** Aim **
Please switch every "plastic litter" in the listing below to "plastic trash", and return the rest of the listing unchanged without the pictures.
------------
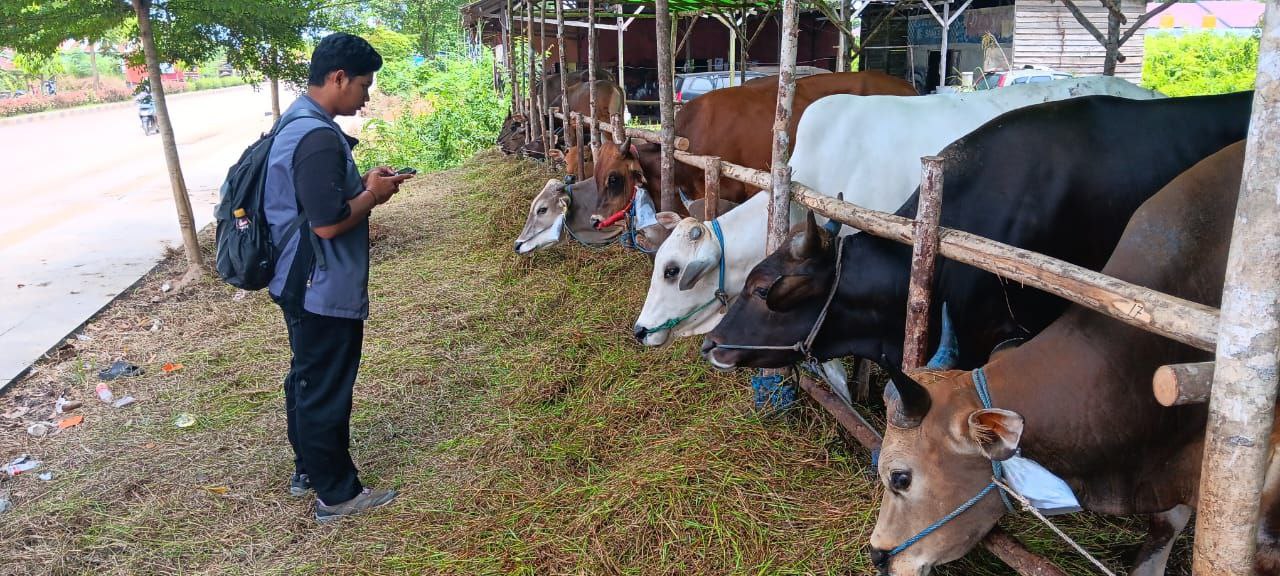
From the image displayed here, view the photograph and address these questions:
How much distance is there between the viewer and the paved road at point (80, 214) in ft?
23.8

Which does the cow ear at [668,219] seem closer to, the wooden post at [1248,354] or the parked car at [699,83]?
the wooden post at [1248,354]

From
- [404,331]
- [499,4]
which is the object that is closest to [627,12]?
[499,4]

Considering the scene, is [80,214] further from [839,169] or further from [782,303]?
[782,303]

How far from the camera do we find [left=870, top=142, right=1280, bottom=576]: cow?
231cm

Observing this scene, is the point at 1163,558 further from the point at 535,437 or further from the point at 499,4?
the point at 499,4

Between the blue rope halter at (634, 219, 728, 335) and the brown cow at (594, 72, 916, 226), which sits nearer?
the blue rope halter at (634, 219, 728, 335)

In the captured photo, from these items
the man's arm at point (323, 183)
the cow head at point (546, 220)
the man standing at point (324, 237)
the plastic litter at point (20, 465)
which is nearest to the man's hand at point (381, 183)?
the man standing at point (324, 237)

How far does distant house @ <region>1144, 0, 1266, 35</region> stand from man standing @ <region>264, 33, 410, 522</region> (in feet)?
89.6

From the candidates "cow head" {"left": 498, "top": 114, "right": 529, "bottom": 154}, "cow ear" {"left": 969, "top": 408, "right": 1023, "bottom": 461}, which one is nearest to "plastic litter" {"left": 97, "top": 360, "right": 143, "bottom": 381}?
"cow ear" {"left": 969, "top": 408, "right": 1023, "bottom": 461}

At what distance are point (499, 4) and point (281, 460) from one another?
1399 centimetres

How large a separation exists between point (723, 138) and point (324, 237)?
3909 mm

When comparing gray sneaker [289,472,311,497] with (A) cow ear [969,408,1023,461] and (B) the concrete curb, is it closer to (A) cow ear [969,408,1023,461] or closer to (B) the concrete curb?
(A) cow ear [969,408,1023,461]

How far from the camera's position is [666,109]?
580 centimetres

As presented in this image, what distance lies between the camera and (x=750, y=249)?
14.4ft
------------
** The answer **
From the image displayed here, view the photograph and address these questions:
How much distance is there between the viewer and the paved road at point (80, 214) in ft?
23.8

Which does the cow ear at [668,219] seem closer to, the wooden post at [1248,354] or the parked car at [699,83]?
the wooden post at [1248,354]

From
- [404,331]
- [499,4]
which is the object that is closest to [627,12]?
[499,4]

Considering the scene, is [80,214] further from [839,169] or further from [782,303]?
[782,303]

How far from the camera do we find [left=870, top=142, right=1280, bottom=576]: cow?
231cm

Observing this scene, is the point at 1163,558 further from the point at 535,437 or further from the point at 499,4?
the point at 499,4

Between the blue rope halter at (634, 219, 728, 335) and the brown cow at (594, 72, 916, 226), which sits nearer?
the blue rope halter at (634, 219, 728, 335)

In the captured photo, from these items
the man's arm at point (323, 183)
the cow head at point (546, 220)
the man standing at point (324, 237)
the plastic trash at point (20, 465)
which is nearest to the man's hand at point (381, 183)?
the man standing at point (324, 237)

How far does distant house @ <region>1144, 0, 1266, 35</region> stand from man standing @ <region>264, 33, 410, 522</region> (in feet)?
89.6

From the candidates "cow head" {"left": 498, "top": 114, "right": 529, "bottom": 154}, "cow ear" {"left": 969, "top": 408, "right": 1023, "bottom": 461}, which one is nearest to "plastic trash" {"left": 97, "top": 360, "right": 143, "bottom": 381}?
"cow ear" {"left": 969, "top": 408, "right": 1023, "bottom": 461}

At what distance are point (499, 4) and point (281, 460) from one another?
1399 centimetres

How large a separation exists between point (723, 138) and point (324, 237)?
3909 mm

When comparing gray sneaker [289,472,311,497] with (A) cow ear [969,408,1023,461] and (B) the concrete curb, is it closer to (A) cow ear [969,408,1023,461] or closer to (B) the concrete curb?
(A) cow ear [969,408,1023,461]

How far from the camera's position is [666,109]?
580 centimetres

As presented in this image, what distance lies between the camera and (x=750, y=249)?
14.4ft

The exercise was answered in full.